On a regional Medicaid reform level, multiple provider-led plans can also compete with each other to better serve patients. (Provider led plans can be physician practices, hospitals, federally qualified health centers, patient-centered medical homes, etc.)

Both provider-led plans and comprehensive care entities would bear full risk.  Bearing full-risk makes for budget certainty, leaving taxpayers off the hook.  

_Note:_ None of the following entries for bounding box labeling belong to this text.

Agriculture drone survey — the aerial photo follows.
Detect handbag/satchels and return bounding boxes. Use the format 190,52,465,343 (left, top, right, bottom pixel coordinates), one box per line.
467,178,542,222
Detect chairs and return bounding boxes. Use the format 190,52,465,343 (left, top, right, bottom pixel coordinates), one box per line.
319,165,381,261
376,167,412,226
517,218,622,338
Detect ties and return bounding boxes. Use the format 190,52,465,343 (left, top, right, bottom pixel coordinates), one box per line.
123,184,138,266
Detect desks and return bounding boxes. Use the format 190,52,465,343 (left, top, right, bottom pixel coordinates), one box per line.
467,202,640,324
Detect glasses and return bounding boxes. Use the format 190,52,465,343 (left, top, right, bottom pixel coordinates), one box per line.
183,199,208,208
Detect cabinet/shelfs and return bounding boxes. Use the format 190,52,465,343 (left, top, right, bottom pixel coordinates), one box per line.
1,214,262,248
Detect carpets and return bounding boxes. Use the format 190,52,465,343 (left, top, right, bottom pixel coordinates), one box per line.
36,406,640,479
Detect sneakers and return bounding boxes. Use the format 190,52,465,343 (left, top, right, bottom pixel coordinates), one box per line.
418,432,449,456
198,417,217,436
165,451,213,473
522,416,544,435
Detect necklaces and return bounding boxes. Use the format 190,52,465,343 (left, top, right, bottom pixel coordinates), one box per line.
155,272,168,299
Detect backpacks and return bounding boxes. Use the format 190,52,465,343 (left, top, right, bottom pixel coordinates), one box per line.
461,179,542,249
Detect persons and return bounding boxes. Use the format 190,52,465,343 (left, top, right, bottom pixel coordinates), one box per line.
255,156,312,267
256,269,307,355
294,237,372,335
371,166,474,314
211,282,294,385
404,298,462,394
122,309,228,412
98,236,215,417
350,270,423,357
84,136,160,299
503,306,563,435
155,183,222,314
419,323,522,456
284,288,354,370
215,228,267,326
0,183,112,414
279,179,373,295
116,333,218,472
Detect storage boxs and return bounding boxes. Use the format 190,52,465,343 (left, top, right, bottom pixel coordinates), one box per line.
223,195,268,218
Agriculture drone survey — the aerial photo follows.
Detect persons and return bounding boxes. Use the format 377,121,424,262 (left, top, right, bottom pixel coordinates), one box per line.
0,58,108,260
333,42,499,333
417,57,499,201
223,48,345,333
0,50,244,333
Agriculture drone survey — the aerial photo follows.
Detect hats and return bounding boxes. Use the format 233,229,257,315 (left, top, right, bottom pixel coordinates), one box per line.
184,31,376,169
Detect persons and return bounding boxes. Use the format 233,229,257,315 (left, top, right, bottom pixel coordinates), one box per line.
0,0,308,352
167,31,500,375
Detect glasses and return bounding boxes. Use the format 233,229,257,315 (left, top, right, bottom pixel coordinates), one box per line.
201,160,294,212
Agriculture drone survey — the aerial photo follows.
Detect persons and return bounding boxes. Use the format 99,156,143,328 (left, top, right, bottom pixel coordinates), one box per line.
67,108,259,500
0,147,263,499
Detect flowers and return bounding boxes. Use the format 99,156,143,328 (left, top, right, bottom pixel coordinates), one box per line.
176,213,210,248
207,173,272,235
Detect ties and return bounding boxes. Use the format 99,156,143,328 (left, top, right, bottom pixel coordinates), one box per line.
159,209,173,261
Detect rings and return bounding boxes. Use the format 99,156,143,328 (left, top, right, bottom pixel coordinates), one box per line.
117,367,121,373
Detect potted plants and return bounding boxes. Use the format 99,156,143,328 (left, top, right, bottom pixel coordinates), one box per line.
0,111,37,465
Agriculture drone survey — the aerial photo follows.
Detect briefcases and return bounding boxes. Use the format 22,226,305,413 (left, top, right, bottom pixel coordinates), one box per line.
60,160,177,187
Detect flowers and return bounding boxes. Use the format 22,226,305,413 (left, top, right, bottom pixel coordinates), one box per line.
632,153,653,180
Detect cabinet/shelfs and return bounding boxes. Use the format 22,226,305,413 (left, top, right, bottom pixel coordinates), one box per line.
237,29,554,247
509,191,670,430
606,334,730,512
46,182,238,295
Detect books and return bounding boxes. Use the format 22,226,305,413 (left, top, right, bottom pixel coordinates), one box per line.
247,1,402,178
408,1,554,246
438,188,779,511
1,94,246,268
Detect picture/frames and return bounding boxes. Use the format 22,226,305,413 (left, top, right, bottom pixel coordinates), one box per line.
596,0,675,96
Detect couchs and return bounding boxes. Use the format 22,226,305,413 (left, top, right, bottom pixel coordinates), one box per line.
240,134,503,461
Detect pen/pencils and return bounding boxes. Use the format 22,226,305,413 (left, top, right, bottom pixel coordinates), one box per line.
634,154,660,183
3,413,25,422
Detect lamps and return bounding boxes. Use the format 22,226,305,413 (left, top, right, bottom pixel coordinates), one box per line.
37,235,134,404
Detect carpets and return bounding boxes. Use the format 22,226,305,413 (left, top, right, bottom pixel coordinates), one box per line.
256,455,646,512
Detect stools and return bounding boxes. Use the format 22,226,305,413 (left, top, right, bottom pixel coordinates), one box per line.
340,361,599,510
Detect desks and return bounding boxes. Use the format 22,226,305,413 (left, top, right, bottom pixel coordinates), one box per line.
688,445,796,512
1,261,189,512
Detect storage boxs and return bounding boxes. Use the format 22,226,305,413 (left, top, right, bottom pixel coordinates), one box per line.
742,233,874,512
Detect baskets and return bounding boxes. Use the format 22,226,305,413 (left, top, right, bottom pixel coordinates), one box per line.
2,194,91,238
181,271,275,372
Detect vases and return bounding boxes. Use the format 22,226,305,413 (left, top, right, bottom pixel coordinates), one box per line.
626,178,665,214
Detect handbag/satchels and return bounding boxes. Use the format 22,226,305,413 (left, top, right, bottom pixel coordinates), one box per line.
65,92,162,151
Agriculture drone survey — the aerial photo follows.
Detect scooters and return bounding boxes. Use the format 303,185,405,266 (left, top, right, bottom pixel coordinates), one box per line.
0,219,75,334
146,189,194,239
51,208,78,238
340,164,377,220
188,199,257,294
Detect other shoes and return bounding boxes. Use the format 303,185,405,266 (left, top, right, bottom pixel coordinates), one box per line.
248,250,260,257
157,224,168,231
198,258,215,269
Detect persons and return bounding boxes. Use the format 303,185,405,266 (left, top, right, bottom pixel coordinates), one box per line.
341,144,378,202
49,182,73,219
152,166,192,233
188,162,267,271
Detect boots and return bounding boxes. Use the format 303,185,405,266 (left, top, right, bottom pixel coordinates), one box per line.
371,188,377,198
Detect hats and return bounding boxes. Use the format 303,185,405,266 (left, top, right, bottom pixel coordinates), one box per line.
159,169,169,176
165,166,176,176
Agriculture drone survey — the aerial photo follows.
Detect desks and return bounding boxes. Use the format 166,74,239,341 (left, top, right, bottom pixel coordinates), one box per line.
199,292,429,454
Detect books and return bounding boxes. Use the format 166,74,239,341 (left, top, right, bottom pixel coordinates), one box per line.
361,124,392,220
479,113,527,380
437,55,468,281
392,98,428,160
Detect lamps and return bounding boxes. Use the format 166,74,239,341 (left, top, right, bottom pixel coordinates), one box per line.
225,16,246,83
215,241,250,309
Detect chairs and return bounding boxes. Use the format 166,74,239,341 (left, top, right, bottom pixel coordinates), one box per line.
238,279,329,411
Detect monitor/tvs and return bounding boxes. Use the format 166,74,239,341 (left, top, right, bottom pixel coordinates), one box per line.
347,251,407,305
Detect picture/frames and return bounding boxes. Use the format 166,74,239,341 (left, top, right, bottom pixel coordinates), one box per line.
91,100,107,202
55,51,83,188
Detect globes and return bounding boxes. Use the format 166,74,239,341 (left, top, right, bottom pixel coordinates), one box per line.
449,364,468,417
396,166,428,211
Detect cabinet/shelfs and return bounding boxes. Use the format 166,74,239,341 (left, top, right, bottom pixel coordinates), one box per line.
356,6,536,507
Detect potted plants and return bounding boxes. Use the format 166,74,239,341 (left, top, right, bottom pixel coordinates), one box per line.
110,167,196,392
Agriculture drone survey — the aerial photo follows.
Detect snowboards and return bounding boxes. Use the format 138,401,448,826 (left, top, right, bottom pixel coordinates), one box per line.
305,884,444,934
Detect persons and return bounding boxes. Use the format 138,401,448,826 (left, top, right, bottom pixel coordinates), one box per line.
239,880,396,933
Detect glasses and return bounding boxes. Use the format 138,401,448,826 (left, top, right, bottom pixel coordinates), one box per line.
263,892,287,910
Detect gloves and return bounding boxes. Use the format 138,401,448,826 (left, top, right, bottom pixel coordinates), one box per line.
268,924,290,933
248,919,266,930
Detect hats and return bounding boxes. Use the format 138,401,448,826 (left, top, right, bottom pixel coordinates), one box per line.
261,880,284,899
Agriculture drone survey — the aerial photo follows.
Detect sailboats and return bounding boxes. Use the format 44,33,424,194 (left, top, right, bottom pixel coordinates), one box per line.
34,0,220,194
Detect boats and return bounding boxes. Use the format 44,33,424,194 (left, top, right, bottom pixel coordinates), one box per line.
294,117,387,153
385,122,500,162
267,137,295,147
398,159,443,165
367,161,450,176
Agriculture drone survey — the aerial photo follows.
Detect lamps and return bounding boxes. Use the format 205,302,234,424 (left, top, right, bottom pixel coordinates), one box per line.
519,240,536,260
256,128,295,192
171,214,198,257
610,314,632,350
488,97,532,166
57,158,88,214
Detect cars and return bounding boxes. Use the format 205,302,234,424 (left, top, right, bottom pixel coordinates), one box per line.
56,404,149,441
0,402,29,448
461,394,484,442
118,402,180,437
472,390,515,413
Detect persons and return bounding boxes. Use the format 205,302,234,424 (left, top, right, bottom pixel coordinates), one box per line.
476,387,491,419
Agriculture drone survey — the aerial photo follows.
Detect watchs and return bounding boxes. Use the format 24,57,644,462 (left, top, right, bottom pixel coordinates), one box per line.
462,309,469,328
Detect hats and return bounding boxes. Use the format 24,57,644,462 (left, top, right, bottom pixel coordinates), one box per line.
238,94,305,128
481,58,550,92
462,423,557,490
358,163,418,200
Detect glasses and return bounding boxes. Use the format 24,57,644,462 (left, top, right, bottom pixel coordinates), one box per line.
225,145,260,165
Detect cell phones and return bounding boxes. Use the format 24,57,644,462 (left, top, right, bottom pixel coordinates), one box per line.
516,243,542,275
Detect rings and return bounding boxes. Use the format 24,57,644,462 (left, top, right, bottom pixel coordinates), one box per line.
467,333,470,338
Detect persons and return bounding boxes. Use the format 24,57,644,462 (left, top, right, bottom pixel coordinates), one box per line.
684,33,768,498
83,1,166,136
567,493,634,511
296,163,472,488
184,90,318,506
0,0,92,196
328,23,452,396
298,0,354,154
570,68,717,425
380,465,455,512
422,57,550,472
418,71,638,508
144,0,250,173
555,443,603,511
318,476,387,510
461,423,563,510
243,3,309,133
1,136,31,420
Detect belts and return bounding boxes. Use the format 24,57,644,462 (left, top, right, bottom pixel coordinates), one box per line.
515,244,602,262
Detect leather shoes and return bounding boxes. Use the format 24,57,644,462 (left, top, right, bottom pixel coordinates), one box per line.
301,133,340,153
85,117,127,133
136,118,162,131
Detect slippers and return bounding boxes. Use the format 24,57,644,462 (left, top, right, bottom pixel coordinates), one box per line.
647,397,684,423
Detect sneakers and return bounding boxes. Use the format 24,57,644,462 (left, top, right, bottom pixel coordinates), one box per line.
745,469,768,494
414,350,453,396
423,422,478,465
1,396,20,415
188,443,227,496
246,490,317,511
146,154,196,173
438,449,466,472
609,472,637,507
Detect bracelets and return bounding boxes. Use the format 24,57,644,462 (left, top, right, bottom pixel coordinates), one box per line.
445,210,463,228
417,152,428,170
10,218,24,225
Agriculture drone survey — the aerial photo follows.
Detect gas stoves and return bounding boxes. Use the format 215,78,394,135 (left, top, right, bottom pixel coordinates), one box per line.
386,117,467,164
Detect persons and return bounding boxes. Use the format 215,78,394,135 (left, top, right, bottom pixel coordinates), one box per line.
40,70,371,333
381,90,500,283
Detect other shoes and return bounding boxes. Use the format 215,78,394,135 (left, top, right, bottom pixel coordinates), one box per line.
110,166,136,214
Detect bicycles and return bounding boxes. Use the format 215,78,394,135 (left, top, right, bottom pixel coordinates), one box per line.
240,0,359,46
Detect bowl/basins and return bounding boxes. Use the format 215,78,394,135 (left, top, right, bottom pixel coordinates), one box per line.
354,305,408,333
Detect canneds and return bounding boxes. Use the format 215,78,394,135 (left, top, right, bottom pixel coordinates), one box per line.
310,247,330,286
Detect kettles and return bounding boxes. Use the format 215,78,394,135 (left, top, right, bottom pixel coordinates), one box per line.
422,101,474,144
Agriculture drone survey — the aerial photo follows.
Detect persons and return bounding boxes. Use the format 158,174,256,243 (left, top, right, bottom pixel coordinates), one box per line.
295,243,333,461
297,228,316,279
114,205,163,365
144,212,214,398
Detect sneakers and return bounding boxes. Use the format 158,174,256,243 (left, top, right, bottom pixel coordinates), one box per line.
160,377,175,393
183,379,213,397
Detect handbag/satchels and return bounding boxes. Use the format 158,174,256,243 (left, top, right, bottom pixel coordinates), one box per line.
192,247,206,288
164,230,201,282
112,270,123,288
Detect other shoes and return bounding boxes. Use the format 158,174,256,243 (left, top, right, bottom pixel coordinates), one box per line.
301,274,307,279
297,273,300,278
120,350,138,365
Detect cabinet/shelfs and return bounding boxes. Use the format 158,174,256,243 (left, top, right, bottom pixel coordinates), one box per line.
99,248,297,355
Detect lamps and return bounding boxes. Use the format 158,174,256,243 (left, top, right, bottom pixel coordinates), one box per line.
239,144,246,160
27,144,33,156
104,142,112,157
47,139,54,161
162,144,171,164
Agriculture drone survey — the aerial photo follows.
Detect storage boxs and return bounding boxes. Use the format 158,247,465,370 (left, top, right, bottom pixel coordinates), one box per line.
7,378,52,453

And when competition is thrown in the mix, patient choice comes into play.  It would be ideal to empower patients to choose from among multiple competing private plans to find ones that will serve them best. 

As of now, there is no competition with our state’s Medicaid program.  CCNC is the lone provider.  And with today’s positive remarks about CCNC, CCNC should have no problem competing with other entities that will deliver medical services to Medicaid patients.     

I encourage you to read the report before you on how Kansas, Louisiana, and Florida are successfully achieving budget certainty through a competitive, patient-centered Medicaid reform.

Thank you for your time and I sincerely hope you consider implementing these key ingredients into the ongoing Medicaid reform.